As she was putting out her cigarette, Marin said again how proud she was of her daughter - not just for her achievements, but for the conversation they were having, "It just makes me feel like I've done something right all these years that you feel comfortable talking to me this way, Mika. Thank you. And let's figure out together how you can shed some of that pressure and emotional burden you feel."
With that, Marin and Mika went into the kitchen to prepare their dinner salad as they did most nights - both women were thin and quite beautiful, with matching jet black hair and brown eyes. And after dinner, Marin, of course, lit up a Newport and inhaled deeply - these cigarettes after dinner were among her favorites of the day.
Mika surprised her mother a bit when she said, "what would you think if I decided to have a cigarette every once in a while?"
"Wow," Marin said, "Before about an hour ago, I had never even contemplated that idea, honey, so I don't know. Obviously, I'm a committed smoker, and I love smoking - and I know it's not popular or politically correct or healthy to say that, but it's true, I do love it, and I don't ever intend to quit. But I have to be really objective and honest with you, Mika: I don't just smoke because I love it, I smoke because I am addicted to it. And that addiction can creep up on you and it doesn't let go easily. What you said about my smoking earlier - that I have a look of relief and satisfaction when I light up and take that first drag - that's because I am satisfying my deep craving and need for nicotine.
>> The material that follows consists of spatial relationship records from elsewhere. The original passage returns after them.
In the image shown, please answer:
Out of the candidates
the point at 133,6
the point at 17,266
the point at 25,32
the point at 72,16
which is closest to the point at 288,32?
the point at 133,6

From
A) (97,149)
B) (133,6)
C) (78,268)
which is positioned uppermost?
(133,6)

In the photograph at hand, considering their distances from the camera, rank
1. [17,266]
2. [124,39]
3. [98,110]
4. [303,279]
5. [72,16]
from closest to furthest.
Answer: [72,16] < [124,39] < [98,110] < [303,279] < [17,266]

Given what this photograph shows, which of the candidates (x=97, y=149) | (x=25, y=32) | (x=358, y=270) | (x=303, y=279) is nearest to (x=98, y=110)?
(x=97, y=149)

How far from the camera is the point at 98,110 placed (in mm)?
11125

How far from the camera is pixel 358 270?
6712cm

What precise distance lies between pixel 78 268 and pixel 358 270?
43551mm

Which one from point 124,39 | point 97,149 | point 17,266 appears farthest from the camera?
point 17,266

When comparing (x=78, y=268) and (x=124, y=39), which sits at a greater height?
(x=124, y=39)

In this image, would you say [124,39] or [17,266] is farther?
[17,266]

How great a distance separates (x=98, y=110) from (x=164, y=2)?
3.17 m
When you're addicted and can't smoke, all those things you've heard about having a "nicotine fit" and needing a "nicotine fix" are true - it's uncomfortable and kind of maddening, and satisfying that craving is the only relief. It's a commitment and a burden, but also brings me, at least, great enjoyment.
"But as for you having a cigarette 'every once in awhile,' I guess I'd want to know that you really wanted to do it and that you were prepared for the consequences - there are the obvious health effects, your clothes can smell, people actively look down on you, etc., all because of this choice you made and the addiction you've developed. And that's not something to take lightly."
"I know all those things, Mom, but when I see you smoking, I want to join you, I want it too, I want that moment of calm and relief, and I really only am thinking about occasionally having a cigarette," Mika said.
Marin had an idea that a responsible mother probably shouldn't, but what the hell, "Tell you what, honey, think about it for a day, so that you're sure it's something you really want to try, and I'll support you. I really want to know it's not just something that was a spur of the moment desire that you can't turn back from. I do think, if you want to give it a go, you might want to start with a Light cigarette. These full flavor Newports I smoke are pretty powerful, and I don't want your introduction, if you decide to do it, to be really unpleasant."
"Well, ok, Mom, I guess that's ok. I mean, I am 18 and can make this decision on my own, and I have watched you smoke for all 18 of those years, but I will think about it," Mika said.